Le parti de l’Istiqlal représente peut-être la frange conservatrice non religieuse de la société, mais il s’y connaît bien en affaires, et il n’est pas né de la dernière inondation. Lors de sa dernière réunion, le Comité exécutif (CE) du parti attaque frontalement le RNI qu’il accuse de velléités suprématistes et de volonté hégémonique. Cette fois, c’est bien parti, les élections approchent et les partis s’étripent…
Nizar Baraka, généralement calme, serein et très courtois, est aujourd’hui fort irrité. Et il en donne pour preuve le point 3 du dernier communiqué du CE et une dizaine de tweets qui affichent sa préoccupation. Quel est l’objet de son ire ? Le RNI, qu’il ne cite pas nommément, mais on le comprend aisément à ses tweets et aux accusations lancées.
Voici quelques jours, la CGEM a tenu son conseil d’administration, lors duquel décision a été prise d’interdire à ses candidats à la présidence et la vice-présidence d’avoir une couleur politique. Cela est fait au nom de « la neutralité politique ». M. Baraka s’insurge justement et logiquement contre cette manœuvre qui « priverait des candidats de leur droit constitutionnel à l’affiliation politique ». Et de fait, pourquoi interdire à une personne membre d’un parti de se porter candidat, à partir du moment où la CGEM dispose de son système de pouvoir et de contre-pouvoir, de ses institutions et de sa tellement influente Fondation ?…
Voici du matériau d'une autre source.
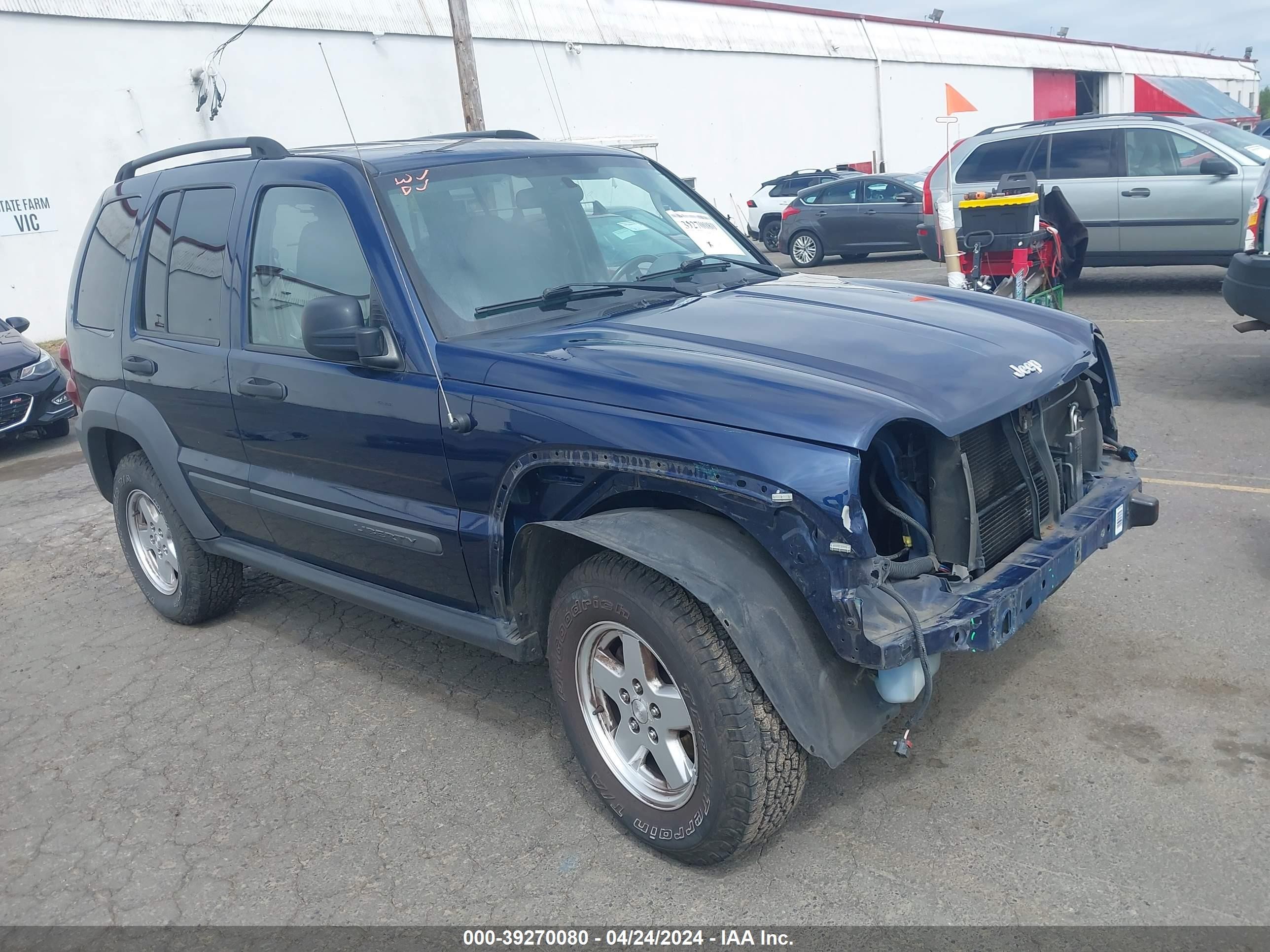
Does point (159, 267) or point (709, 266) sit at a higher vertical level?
point (159, 267)

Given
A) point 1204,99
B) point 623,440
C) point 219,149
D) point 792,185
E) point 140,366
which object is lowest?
point 1204,99

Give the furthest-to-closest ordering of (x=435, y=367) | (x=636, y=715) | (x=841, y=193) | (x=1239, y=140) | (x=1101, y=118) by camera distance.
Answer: (x=841, y=193)
(x=1101, y=118)
(x=1239, y=140)
(x=435, y=367)
(x=636, y=715)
Cela étant, le chef de l’Istiqlal marque un point en épinglant allusivement, mais en épinglant quand même, des pratiques ploutocratiques en pratique au sein de la CGEM, comme par exemple la pondération des voix par le chiffre d’affaire, rappelant vaguement le suffrage censitaire des siècles passés en Europe. En gros, à la Confédération, plus une entreprise est riche et plus elle cotise… et plus elle cotise, et plus elle a de voix. Cela aurait été une affaire interne à la CGEM si celle-ci n’avait été adoubée par le législateur comme seul et unique représentant des employeurs.
Et c’est ce second point qui suscite aussi l’irritation de Nizar Baraka, lui-même ancien ministre des Affaires générales, puis de l’Economie, avant d’être patron du CESE. Les arcanes de la CGEM ne lui sont donc pas étrangères, et il sait qui y manœuvre qui, qui dirige quoi, qui représente qui et qui noyaute quoi, dans quel dessein (mal) dissimulé… Le patron de l’Istiqlal voit donc dans la récente décision de la CGEM, présentée comme garantie de neutralité, une sorte de pratique de la politique par procuration, en faveur d’ « un parti particulier », indiqué par l’expression « fameux parti » dans la même phrase. Bien évidemment, il ne peut viser que le RNI, très bien implanté au sein de la CGEM (et de sa Fondation), à travers les nombreuses sociétés de ses patrons, qu’on dit proches des actuels chefs de la Confédération… mais on dit tellement de choses...
Et pour se faire bien comprendre, sans nommément citer ses adversaires, le communiqué évoque cette célèbre expression de « l’alliance de l’argent et de la politique », « pour servir les intérêts bien compris d’entreprises connues en vue de renforcer leur domination et leur monopole sur le marché », avec un petit clin d’œil à la concurrence pure et loyale.
On l’aura donc compris : l’attaque implacable cible le RNI d’Aziz Akhannouch, président du RNI et d’entreprises très bien représentées à la CGEM, et laisse entendre que les structures de la CGEM servent les affinités entre membres du patronat marocain, auquel M. Baraka veut dénier le monopole de la représentation des employeurs.
Et donc, finalement, face à un PJD qui tangue et prend de la gîte et à un PAM qui n’est plus que l’ombre de lui-même (tout en se réservant le droit de continuer de tirer plus vite que cette même ombre), l’Istiqlal de Nizar Baraka se présente en sérieux challenger pour briguer la pole position aux futures élections. La politique, il connaît, ses rouages et combines, il connaît aussi et le faux gentil qu’est Nizar Baraka se révèle à l’approche du scrutin être un vrai méchant.